**Source material**:

########################################

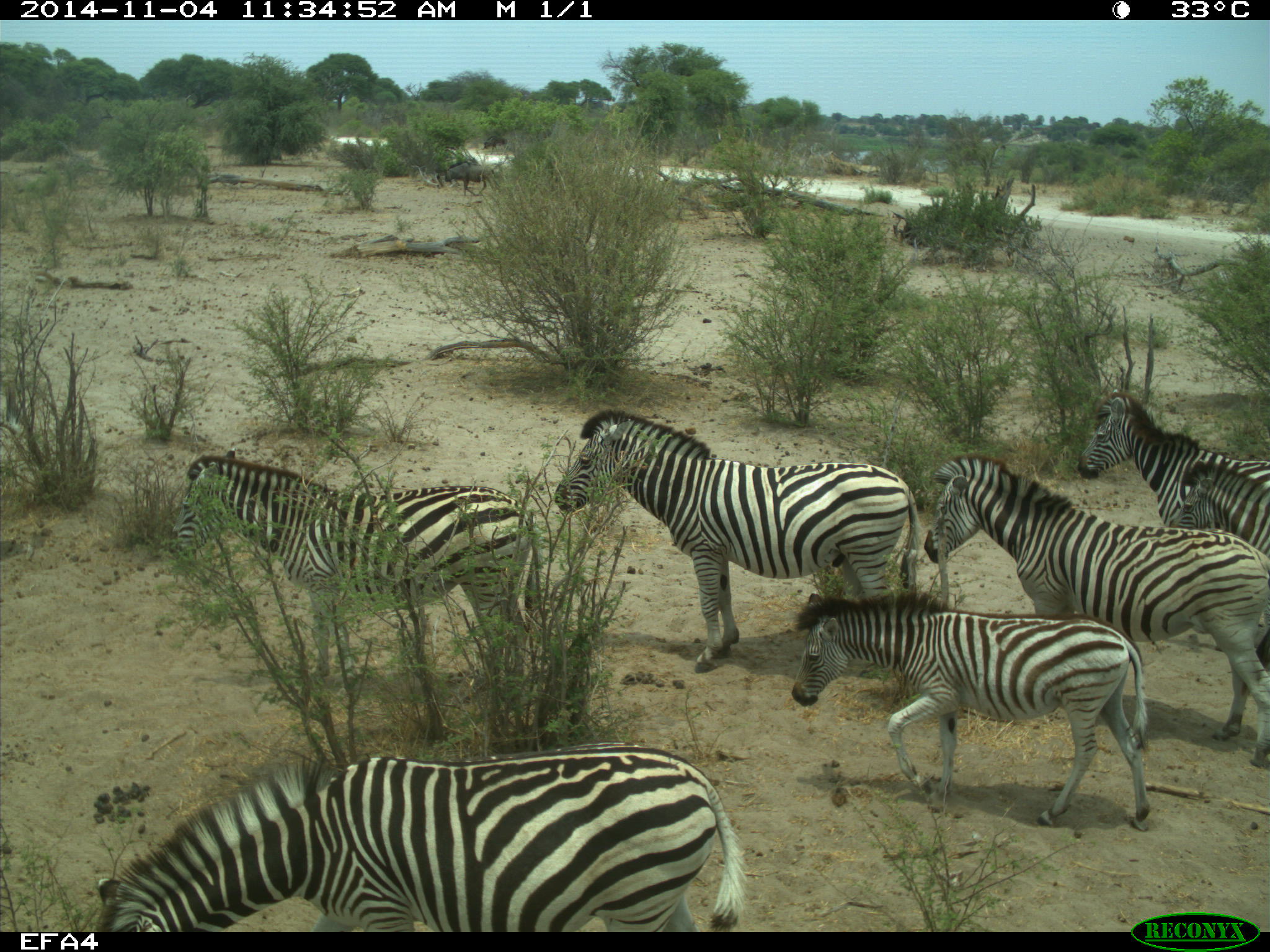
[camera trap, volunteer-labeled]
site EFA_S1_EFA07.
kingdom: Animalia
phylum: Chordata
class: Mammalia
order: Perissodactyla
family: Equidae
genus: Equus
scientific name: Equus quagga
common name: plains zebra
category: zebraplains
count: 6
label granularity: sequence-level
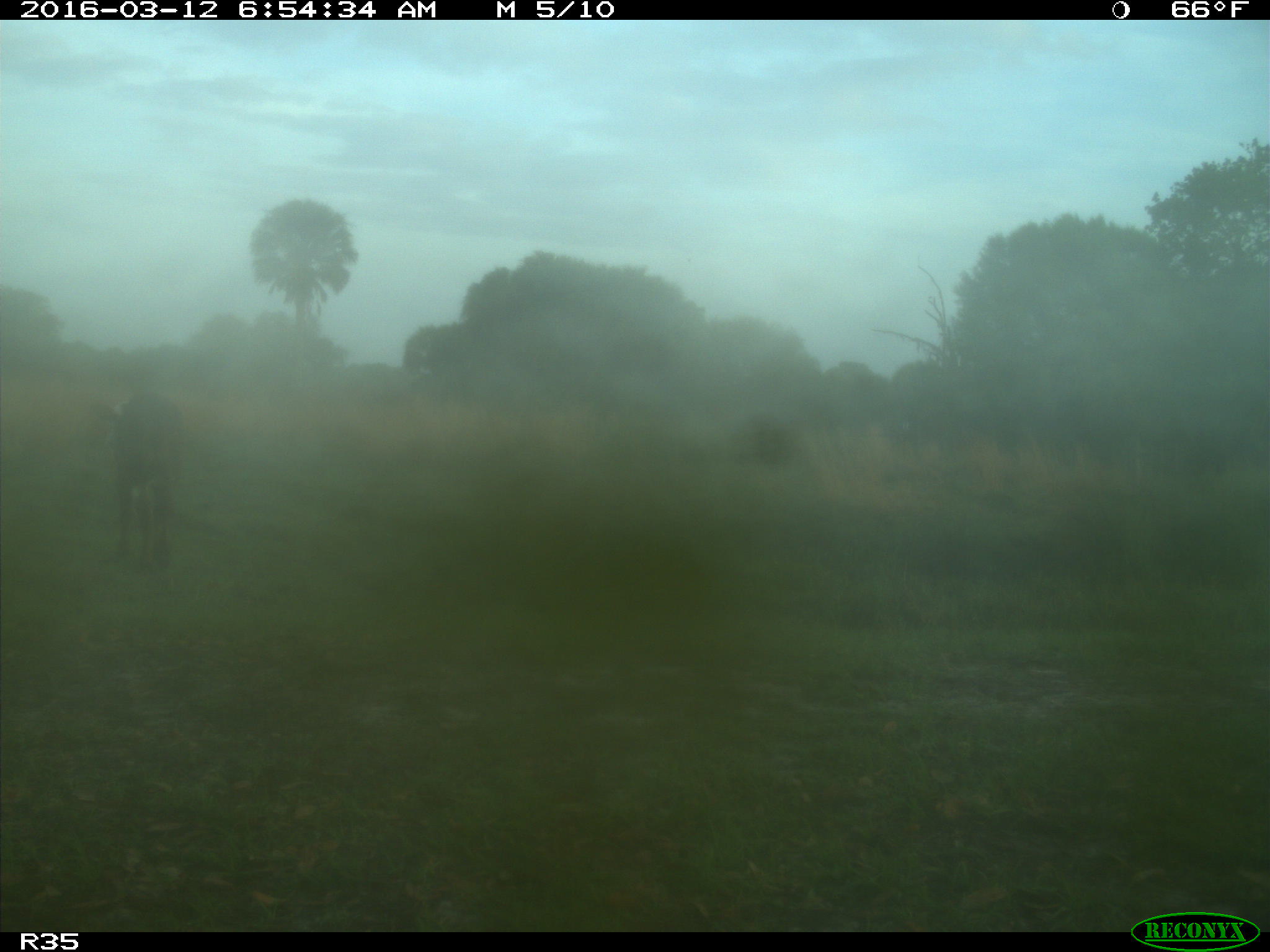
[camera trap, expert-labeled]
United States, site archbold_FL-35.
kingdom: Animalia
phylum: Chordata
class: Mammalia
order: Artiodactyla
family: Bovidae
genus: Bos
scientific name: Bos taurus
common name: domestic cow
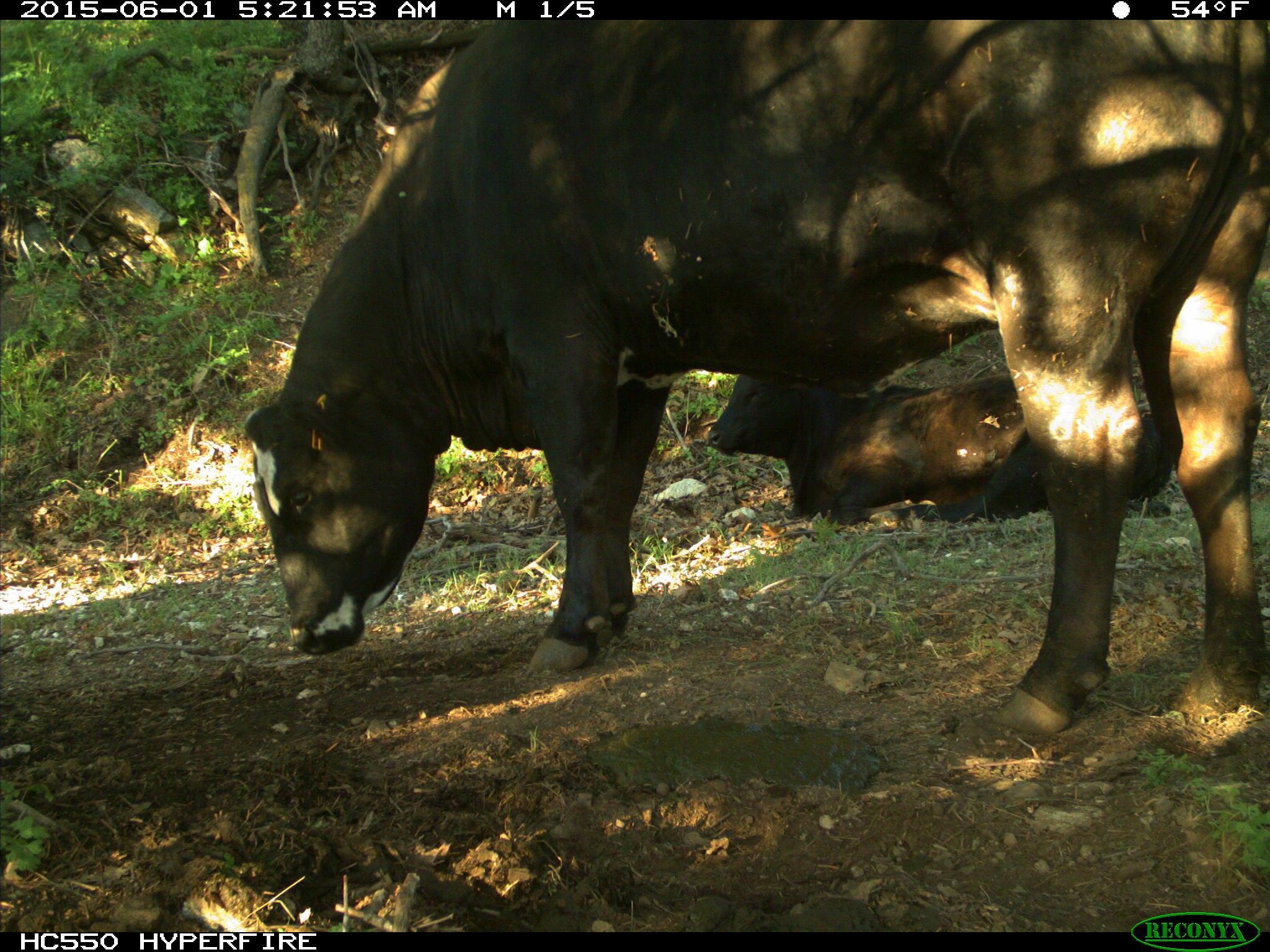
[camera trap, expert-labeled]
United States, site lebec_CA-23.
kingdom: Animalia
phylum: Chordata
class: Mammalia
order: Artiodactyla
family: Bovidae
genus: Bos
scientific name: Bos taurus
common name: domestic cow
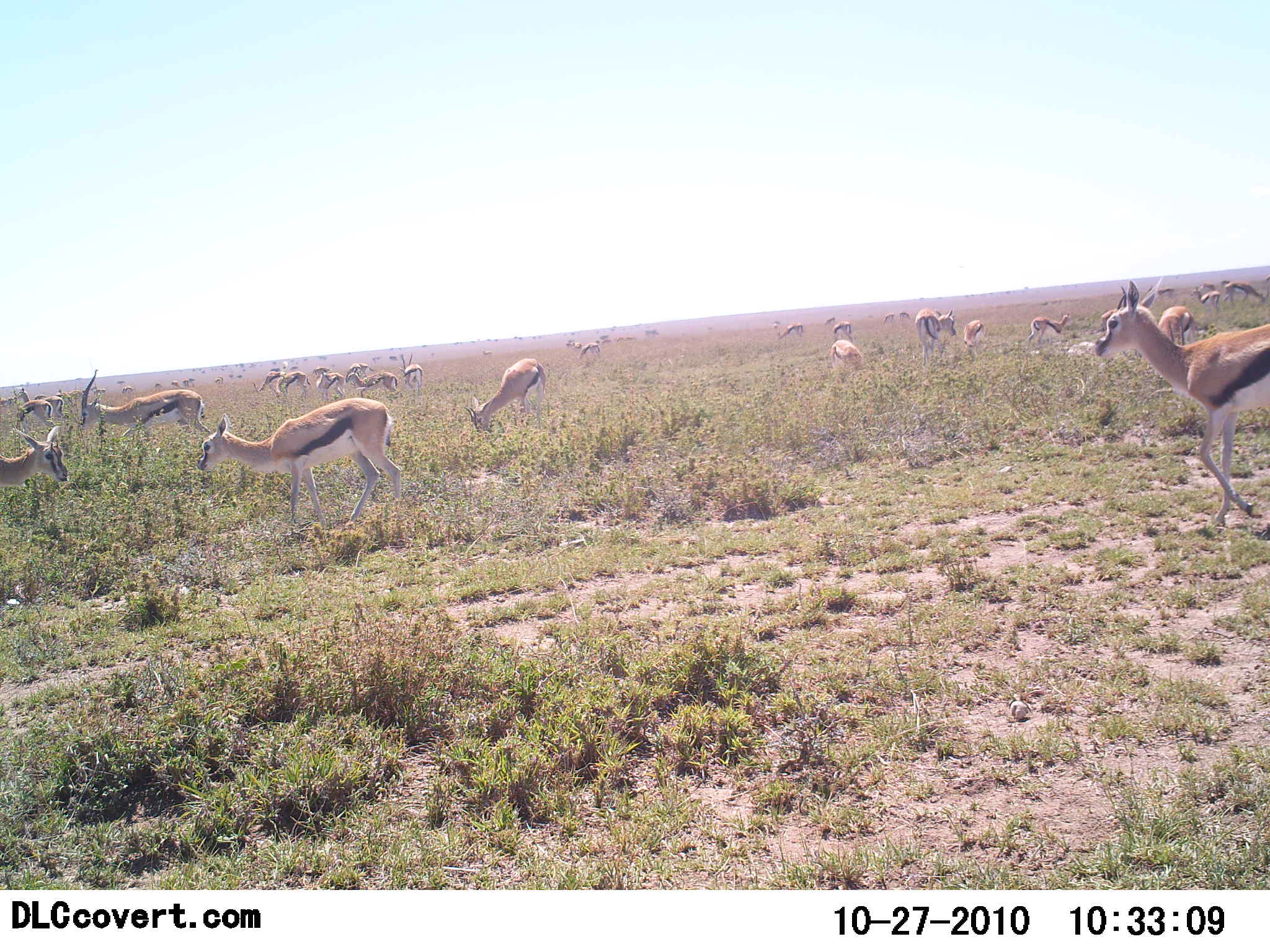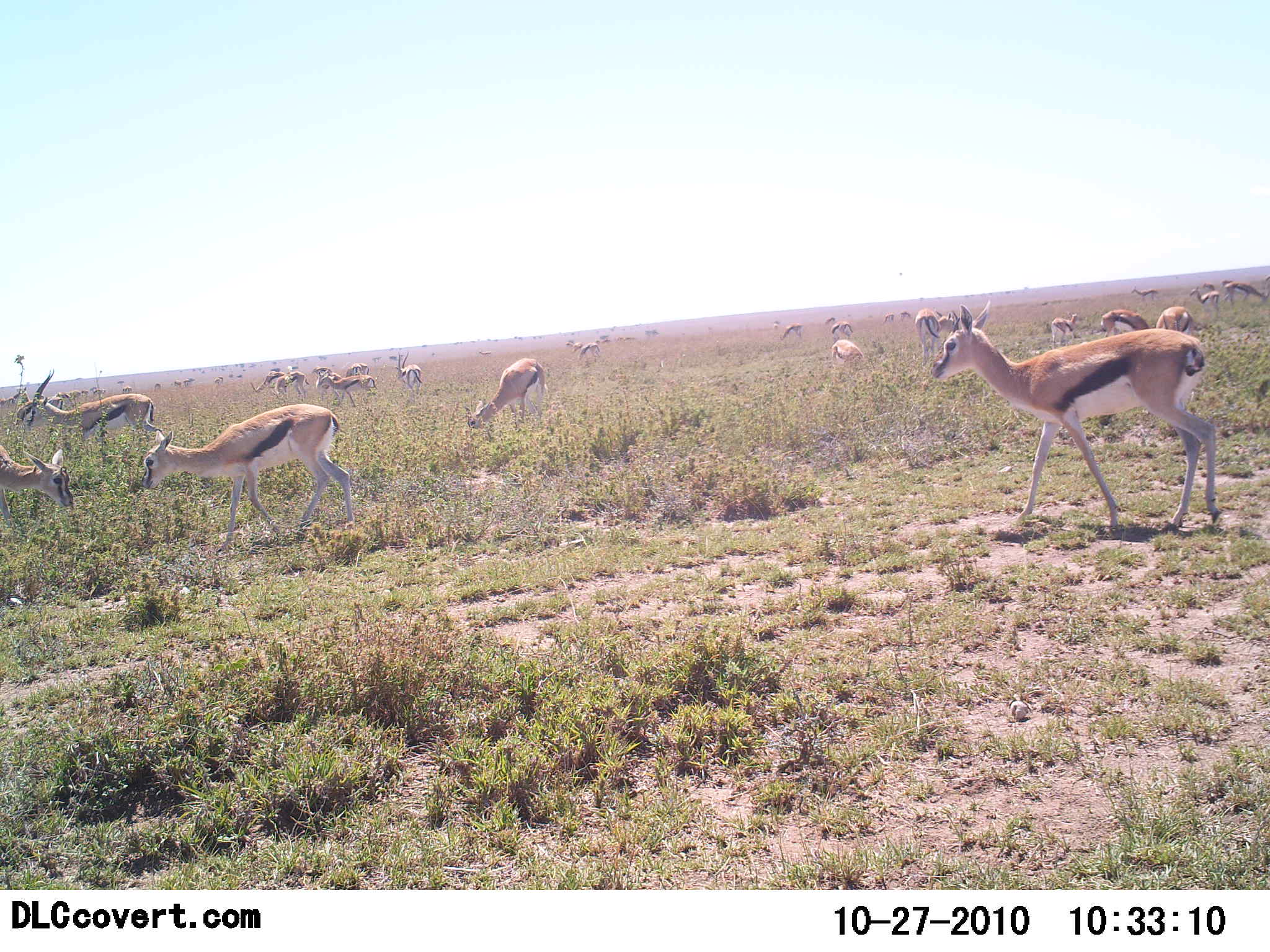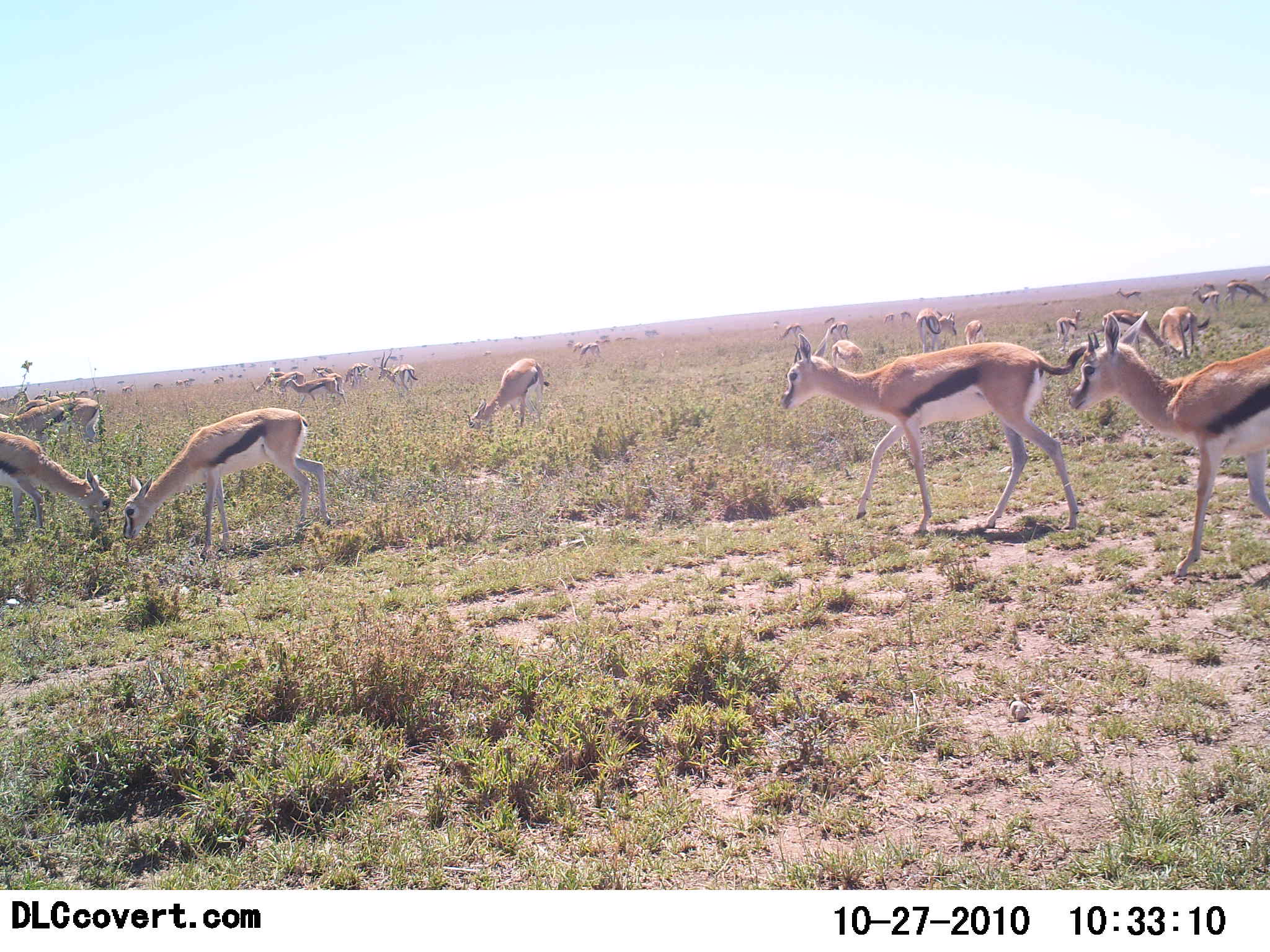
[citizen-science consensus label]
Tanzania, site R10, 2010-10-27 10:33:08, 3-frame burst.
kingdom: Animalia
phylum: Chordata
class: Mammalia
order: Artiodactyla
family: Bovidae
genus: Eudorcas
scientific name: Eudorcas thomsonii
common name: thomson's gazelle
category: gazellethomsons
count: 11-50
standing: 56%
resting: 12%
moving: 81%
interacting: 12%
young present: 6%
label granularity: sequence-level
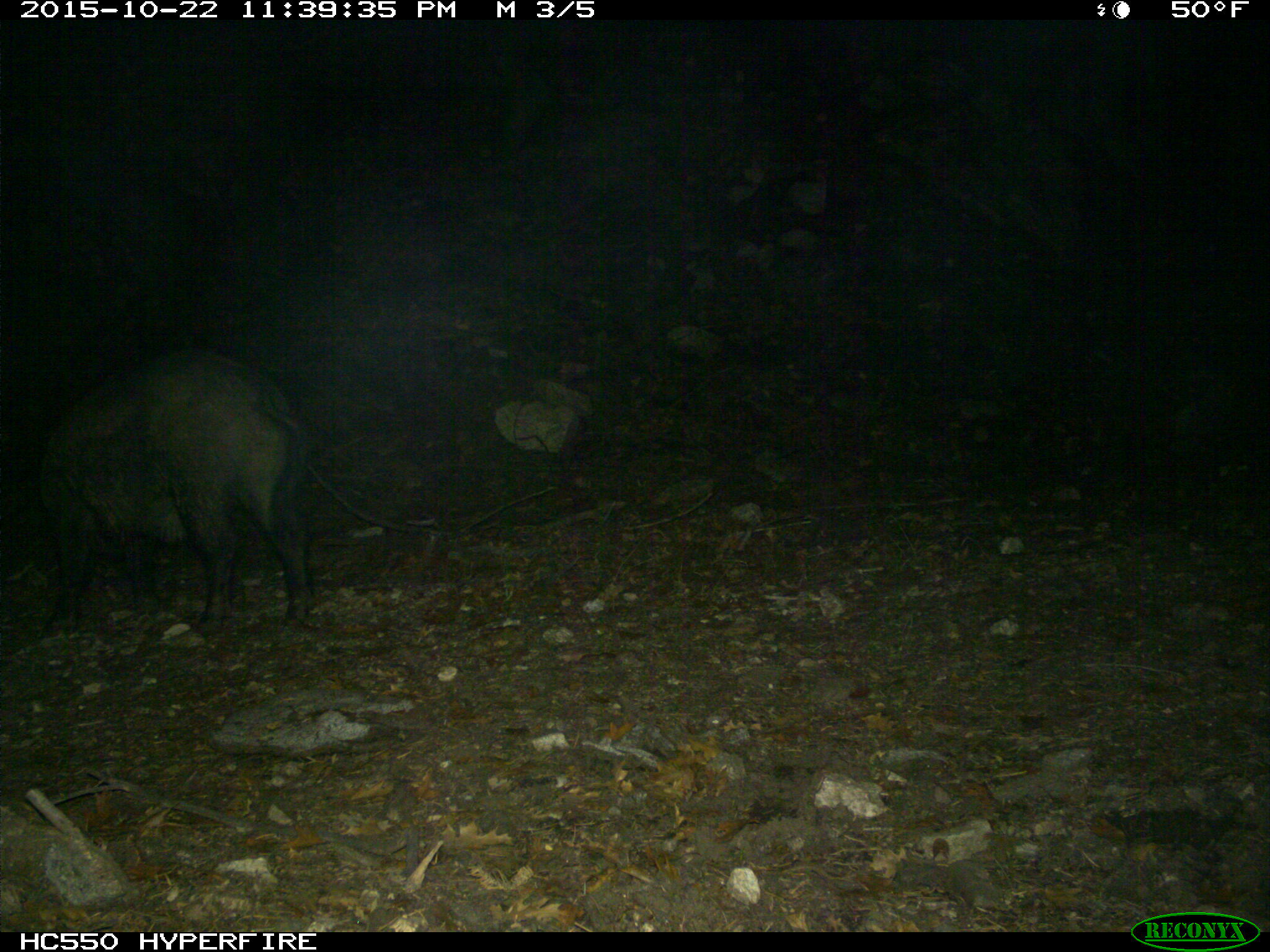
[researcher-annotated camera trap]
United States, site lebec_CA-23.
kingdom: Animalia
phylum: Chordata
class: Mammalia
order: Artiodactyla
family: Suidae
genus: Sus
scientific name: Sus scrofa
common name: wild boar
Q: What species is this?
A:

########################################

**Task directions**:
Exclude the pictures and write out exactly the lines from the one holding "category: gazellethomsons" through the end of the entries, inclusive, and only those.

**Result of this task**:
category: gazellethomsons
count: 11-50
standing: 56%
resting: 12%
moving: 81%
interacting: 12%
young present: 6%
label granularity: sequence-level
[researcher-annotated camera trap]
United States, site lebec_CA-23.
kingdom: Animalia
phylum: Chordata
class: Mammalia
order: Artiodactyla
family: Suidae
genus: Sus
scientific name: Sus scrofa
common name: wild boar
Q: What species is this?
A:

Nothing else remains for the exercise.